Update the entries by changing each "camera" to "lens", leaving everything else as it is.

**Stored entries:**
* START *
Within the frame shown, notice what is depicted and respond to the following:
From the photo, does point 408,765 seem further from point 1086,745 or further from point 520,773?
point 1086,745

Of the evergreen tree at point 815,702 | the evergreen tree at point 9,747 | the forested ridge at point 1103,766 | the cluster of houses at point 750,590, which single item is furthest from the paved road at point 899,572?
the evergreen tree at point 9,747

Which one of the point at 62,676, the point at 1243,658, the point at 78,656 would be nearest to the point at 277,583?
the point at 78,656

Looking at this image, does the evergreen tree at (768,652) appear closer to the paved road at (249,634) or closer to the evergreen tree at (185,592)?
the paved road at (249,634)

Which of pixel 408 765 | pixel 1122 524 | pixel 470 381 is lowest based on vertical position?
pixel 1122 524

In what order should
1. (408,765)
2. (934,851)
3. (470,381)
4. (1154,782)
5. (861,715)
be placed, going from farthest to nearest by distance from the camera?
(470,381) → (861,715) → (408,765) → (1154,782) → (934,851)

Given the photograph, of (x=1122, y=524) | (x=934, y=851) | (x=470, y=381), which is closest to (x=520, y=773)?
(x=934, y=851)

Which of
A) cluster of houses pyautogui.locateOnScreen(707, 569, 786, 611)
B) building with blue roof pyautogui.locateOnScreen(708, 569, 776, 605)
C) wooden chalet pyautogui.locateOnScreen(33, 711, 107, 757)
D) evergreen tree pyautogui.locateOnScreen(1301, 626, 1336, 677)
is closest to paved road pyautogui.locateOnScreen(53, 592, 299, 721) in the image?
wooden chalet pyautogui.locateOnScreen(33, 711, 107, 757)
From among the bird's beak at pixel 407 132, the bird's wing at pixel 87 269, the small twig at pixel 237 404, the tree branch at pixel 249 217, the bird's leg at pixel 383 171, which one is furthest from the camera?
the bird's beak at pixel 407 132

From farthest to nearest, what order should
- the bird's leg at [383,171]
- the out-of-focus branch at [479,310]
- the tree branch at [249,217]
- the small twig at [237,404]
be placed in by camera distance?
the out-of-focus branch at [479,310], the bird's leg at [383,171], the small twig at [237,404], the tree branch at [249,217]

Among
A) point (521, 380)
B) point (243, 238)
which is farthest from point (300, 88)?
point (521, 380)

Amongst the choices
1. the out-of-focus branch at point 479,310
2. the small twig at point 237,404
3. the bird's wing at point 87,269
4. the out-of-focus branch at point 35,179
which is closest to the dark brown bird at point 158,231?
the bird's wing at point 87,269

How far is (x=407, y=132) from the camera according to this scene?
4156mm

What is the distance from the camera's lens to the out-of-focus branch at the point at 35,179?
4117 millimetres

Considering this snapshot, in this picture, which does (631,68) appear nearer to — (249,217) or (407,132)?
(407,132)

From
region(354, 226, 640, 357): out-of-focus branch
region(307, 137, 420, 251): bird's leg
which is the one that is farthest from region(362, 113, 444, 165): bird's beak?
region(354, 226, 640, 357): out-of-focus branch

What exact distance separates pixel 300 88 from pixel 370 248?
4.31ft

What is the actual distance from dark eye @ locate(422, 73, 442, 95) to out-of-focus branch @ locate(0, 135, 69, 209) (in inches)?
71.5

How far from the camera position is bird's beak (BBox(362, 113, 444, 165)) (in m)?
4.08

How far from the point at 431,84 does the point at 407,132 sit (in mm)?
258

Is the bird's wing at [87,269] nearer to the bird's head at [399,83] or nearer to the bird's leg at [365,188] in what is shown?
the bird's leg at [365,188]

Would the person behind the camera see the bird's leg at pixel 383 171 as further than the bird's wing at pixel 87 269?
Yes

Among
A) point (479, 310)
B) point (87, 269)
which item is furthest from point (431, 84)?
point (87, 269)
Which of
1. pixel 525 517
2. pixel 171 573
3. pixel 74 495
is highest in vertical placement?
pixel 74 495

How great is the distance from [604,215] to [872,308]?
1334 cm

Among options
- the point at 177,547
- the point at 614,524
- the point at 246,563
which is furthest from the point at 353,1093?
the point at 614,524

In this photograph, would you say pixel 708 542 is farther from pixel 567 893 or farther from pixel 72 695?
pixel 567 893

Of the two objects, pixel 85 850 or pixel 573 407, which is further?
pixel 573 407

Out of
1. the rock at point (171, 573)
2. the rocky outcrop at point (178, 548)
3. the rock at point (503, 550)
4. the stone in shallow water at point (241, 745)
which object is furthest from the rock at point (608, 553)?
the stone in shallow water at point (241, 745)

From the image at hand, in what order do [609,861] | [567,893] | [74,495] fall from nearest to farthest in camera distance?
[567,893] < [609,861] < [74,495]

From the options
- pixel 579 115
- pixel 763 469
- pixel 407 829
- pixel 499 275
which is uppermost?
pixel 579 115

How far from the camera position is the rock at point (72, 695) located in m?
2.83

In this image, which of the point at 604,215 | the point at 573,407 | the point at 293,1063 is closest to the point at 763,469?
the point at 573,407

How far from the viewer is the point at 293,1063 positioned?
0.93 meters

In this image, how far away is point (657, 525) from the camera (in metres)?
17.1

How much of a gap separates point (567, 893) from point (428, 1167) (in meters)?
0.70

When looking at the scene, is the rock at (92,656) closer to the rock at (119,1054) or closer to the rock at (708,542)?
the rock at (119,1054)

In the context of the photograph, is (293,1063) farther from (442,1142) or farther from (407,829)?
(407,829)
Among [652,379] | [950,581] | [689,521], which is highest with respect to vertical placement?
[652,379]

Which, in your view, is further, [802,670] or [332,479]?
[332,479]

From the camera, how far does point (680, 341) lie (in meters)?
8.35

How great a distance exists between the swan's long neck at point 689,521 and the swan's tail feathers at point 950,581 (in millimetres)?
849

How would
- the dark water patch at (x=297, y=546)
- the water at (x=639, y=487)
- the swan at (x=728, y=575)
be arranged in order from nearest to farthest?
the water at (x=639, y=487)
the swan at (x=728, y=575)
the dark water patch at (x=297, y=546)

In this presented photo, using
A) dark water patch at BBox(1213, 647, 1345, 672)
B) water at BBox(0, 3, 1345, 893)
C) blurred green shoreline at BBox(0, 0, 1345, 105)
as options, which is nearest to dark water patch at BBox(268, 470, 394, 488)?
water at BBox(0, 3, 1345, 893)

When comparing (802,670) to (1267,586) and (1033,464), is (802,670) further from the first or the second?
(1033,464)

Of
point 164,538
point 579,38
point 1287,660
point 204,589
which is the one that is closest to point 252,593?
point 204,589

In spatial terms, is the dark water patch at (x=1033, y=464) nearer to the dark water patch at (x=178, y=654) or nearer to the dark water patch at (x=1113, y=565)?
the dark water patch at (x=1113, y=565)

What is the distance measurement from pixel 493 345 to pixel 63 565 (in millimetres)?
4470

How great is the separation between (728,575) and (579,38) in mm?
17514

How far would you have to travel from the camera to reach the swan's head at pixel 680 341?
* END *
**Solution to this exercise:**
Within the frame shown, notice what is depicted and respond to the following:
From the photo, does point 408,765 seem further from point 1086,745 or further from point 520,773?
point 1086,745

Of the evergreen tree at point 815,702 | the evergreen tree at point 9,747 | the forested ridge at point 1103,766 | the cluster of houses at point 750,590, which single item is furthest from the paved road at point 899,572?
the evergreen tree at point 9,747

Which one of the point at 62,676, the point at 1243,658, the point at 78,656 would be nearest to the point at 277,583?
the point at 78,656

Looking at this image, does the evergreen tree at (768,652) appear closer to the paved road at (249,634) or closer to the evergreen tree at (185,592)?
the paved road at (249,634)

Which of pixel 408 765 | pixel 1122 524 | pixel 470 381 is lowest based on vertical position?
pixel 1122 524

In what order should
1. (408,765)
2. (934,851)
3. (470,381)
4. (1154,782)
5. (861,715)
be placed, going from farthest to nearest by distance from the lens?
(470,381) → (861,715) → (408,765) → (1154,782) → (934,851)

Given the photograph, of (x=1122, y=524) | (x=934, y=851) | (x=470, y=381), which is closest to (x=520, y=773)?
(x=934, y=851)

Which of
A) cluster of houses pyautogui.locateOnScreen(707, 569, 786, 611)
B) building with blue roof pyautogui.locateOnScreen(708, 569, 776, 605)
C) wooden chalet pyautogui.locateOnScreen(33, 711, 107, 757)
D) evergreen tree pyautogui.locateOnScreen(1301, 626, 1336, 677)
is closest to paved road pyautogui.locateOnScreen(53, 592, 299, 721) in the image?
wooden chalet pyautogui.locateOnScreen(33, 711, 107, 757)
From among the bird's beak at pixel 407 132, the bird's wing at pixel 87 269, the small twig at pixel 237 404, the tree branch at pixel 249 217, the bird's leg at pixel 383 171, which one is furthest from the lens?
the bird's beak at pixel 407 132

From farthest to nearest, what order should
- the bird's leg at [383,171]
- the out-of-focus branch at [479,310]
- the tree branch at [249,217]
- the small twig at [237,404]
be placed in by lens distance?
the out-of-focus branch at [479,310], the bird's leg at [383,171], the small twig at [237,404], the tree branch at [249,217]

Among
A) point (521, 380)
B) point (243, 238)
which is farthest from point (300, 88)?
point (521, 380)

Amongst the choices
1. the out-of-focus branch at point 479,310
2. the small twig at point 237,404
3. the bird's wing at point 87,269
4. the out-of-focus branch at point 35,179
which is closest to the dark brown bird at point 158,231?
the bird's wing at point 87,269

How far is (x=407, y=132) from the lens according to this scene?
4156mm

What is the distance from the lens's lens to the out-of-focus branch at the point at 35,179?
4117 millimetres

Considering this snapshot, in this picture, which does (631,68) appear nearer to — (249,217) or (407,132)?
(407,132)

From
region(354, 226, 640, 357): out-of-focus branch
region(307, 137, 420, 251): bird's leg
which is the one that is farthest from region(362, 113, 444, 165): bird's beak?
region(354, 226, 640, 357): out-of-focus branch

What exact distance separates pixel 300 88 from pixel 370 248?
4.31ft

What is the actual distance from dark eye @ locate(422, 73, 442, 95) to out-of-focus branch @ locate(0, 135, 69, 209) (in inches)?
71.5

How far from the lens position is bird's beak (BBox(362, 113, 444, 165)) (in m)?
4.08

How far from the point at 431,84 does the point at 407,132 sit (in mm)?
258

Is the bird's wing at [87,269] nearer to the bird's head at [399,83] or nearer to the bird's leg at [365,188] in what is shown?
the bird's leg at [365,188]

Would the person behind the lens see the bird's leg at pixel 383 171 as further than the bird's wing at pixel 87 269?
Yes

Among
A) point (479, 310)
B) point (87, 269)
which item is furthest from point (431, 84)?
point (87, 269)
Which of
1. pixel 525 517
2. pixel 171 573
3. pixel 74 495
is highest in vertical placement?
pixel 74 495

How great is the distance from [604,215] to [872,308]?
1334 cm

Among options
- the point at 177,547
- the point at 614,524
- the point at 246,563
which is furthest from the point at 353,1093?
the point at 614,524

In this photograph, would you say pixel 708 542 is farther from pixel 567 893 or farther from pixel 72 695?
pixel 567 893

Of the two objects, pixel 85 850 or pixel 573 407, which is further?
pixel 573 407

Out of
1. the rock at point (171, 573)
2. the rocky outcrop at point (178, 548)
3. the rock at point (503, 550)
4. the stone in shallow water at point (241, 745)
which object is furthest from the rock at point (608, 553)?
the stone in shallow water at point (241, 745)

From the image at hand, in what order do [609,861] | [567,893] | [74,495] fall from nearest to farthest in lens distance?
[567,893] < [609,861] < [74,495]

From the options
- pixel 579 115
- pixel 763 469
- pixel 407 829
- pixel 499 275
which is uppermost?
pixel 579 115

How far from the lens position is the rock at point (72, 695) located in m?
2.83

In this image, which of the point at 604,215 | the point at 573,407 | the point at 293,1063 is closest to the point at 763,469?
the point at 573,407

How far from the viewer is the point at 293,1063 positioned?
0.93 meters

In this image, how far away is point (657, 525) from the lens (in metres)?
17.1

How much of a gap separates point (567, 893) from point (428, 1167) (in meters)?
0.70

When looking at the scene, is the rock at (92,656) closer to the rock at (119,1054) or closer to the rock at (708,542)?
the rock at (119,1054)

In the context of the photograph, is (293,1063) farther from (442,1142) or farther from (407,829)?
(407,829)
Among [652,379] | [950,581] | [689,521], which is highest with respect to vertical placement?
[652,379]

Which, in your view, is further, [802,670] or [332,479]?
[332,479]

From the lens, how far does point (680, 341) lie (in meters)?
8.35

How great a distance exists between the swan's long neck at point 689,521 and the swan's tail feathers at point 950,581 (in millimetres)?
849

How would
- the dark water patch at (x=297, y=546)
- the water at (x=639, y=487)
- the swan at (x=728, y=575)
be arranged in order from nearest to farthest?
the water at (x=639, y=487)
the swan at (x=728, y=575)
the dark water patch at (x=297, y=546)

In this presented photo, using
A) dark water patch at BBox(1213, 647, 1345, 672)
B) water at BBox(0, 3, 1345, 893)
C) blurred green shoreline at BBox(0, 0, 1345, 105)
as options, which is nearest to dark water patch at BBox(268, 470, 394, 488)?
water at BBox(0, 3, 1345, 893)

When comparing (802,670) to (1267,586) and (1033,464), is (802,670) further from the first or the second?
(1033,464)

Of
point 164,538
point 579,38
point 1287,660
point 204,589
which is the one that is closest to point 252,593?
point 204,589

In spatial terms, is the dark water patch at (x=1033, y=464) nearer to the dark water patch at (x=178, y=654) or nearer to the dark water patch at (x=1113, y=565)?
the dark water patch at (x=1113, y=565)

What is the distance measurement from pixel 493 345 to pixel 63 565 (in millimetres)?
4470

How great is the separation between (728,575) and (579,38) in mm?
17514

How far would you have to travel from the lens to reach the swan's head at pixel 680 341?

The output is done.